Congrats on this milestone, we are littermates of a sort, didn't realize it; my six months was last week. I dunno about you-feels great to me. Hey I didn't post on the other thread, wanted to say that I sympathize about the relationship stuff. Being in relationship with my husband is THE hardest part about being a developing, sober person. It's a challenge to realize that I am changing and I can't expect others around me to be changing with me at the same pace or at all, tho I wish it dearly. I have found that with time, if I change the way I act, the dynamic shifts, although I tend to focus on the negative specifically in my marriage. Well, I hope you had a joyous day today, angela
IHi every brother and sister and thank you! Nice haiku, LinBaba!
Experience - It's been a more beautiful nightmare and a more frightening celebration of life than I could ever imagine. When the obsession is upon me I remember that My God is bigger. My God is stronger. My God will walk me if I let It. Favorite AA motto: Man takes drink...drink takes drink...drink takes man.
Strength - My God is my strength. If it be God's will, I ask for the strength to surrender, I ask for knowledge of my ignorance. I ask God to show me what I'm ready to see an tell me what I'm ready to hear. Thy will, not mine, be done. I just have to stay away from that first drink.

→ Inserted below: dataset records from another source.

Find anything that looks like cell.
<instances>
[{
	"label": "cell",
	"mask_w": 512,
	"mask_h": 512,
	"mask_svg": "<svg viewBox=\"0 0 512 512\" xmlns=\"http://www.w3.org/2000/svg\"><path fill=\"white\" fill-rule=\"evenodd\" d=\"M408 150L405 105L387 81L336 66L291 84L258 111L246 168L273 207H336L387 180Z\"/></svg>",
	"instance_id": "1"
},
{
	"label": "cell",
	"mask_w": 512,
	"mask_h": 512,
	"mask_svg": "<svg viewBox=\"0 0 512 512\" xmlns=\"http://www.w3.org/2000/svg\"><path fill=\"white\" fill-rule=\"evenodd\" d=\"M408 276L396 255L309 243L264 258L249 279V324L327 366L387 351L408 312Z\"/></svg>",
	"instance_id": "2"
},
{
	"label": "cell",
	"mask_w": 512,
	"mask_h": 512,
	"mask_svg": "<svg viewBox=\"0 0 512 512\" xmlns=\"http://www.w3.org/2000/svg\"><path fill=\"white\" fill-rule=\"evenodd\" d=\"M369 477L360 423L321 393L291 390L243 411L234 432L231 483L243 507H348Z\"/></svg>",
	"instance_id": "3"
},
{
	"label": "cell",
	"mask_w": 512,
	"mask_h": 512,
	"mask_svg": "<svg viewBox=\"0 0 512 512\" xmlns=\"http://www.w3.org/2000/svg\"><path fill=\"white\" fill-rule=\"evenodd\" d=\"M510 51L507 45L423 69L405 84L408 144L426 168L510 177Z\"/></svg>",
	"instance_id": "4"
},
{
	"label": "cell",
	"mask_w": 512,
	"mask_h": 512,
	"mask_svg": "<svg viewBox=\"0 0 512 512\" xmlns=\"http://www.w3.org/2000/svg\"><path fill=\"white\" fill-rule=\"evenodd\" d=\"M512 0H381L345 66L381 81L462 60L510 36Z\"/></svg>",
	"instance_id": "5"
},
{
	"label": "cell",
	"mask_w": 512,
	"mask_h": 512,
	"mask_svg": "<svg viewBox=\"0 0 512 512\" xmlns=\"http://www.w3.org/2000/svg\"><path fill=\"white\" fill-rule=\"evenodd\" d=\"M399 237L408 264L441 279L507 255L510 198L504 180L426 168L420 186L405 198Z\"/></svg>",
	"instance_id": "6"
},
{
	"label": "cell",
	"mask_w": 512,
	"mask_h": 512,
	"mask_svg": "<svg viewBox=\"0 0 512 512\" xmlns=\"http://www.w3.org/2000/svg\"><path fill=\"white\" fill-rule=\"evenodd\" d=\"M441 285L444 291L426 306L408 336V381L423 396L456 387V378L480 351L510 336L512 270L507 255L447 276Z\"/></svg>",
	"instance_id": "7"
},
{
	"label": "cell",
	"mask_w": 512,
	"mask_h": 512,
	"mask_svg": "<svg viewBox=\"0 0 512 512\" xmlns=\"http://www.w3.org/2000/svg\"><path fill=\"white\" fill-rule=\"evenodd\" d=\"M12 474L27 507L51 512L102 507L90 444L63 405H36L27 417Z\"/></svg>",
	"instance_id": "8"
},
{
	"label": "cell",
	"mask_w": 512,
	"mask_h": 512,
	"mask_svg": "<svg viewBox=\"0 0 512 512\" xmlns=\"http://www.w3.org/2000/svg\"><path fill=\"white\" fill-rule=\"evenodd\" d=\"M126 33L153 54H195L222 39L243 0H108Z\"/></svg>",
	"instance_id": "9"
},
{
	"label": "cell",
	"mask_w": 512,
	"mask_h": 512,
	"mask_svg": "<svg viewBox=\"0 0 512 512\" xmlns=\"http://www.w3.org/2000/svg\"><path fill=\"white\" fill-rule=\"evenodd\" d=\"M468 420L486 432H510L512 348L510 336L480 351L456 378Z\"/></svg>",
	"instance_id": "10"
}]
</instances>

Hope - I have no hope in the shape of wishes. I have no wishes and that means I am free from disappointment. Instead of wishes I have faith based upon knowledge of the past. The experience of others who struggled has shown me the truth of their strength. Up to this point, everything has turned out perfectly. Exactly the way it was supposed to. Tomorrow will be the same. Others who struggle are invited to learn from my journey. If that is "hope", then that is what I have.
This is my 1000th posting in almost a year and a half. I want to use it to say thank you to all of you. I may not like you all and you may not like me, but I LOVE each and every one of you as only one of Us can! This fellowship, this program and this journey has knocked away layers of pain, shame, sin. filth and guilt to reveal a man ready to live. Ready to win. Ready to fail. Ready to accept the grace of God and serve. I am grateful today and ready for another 24 hours.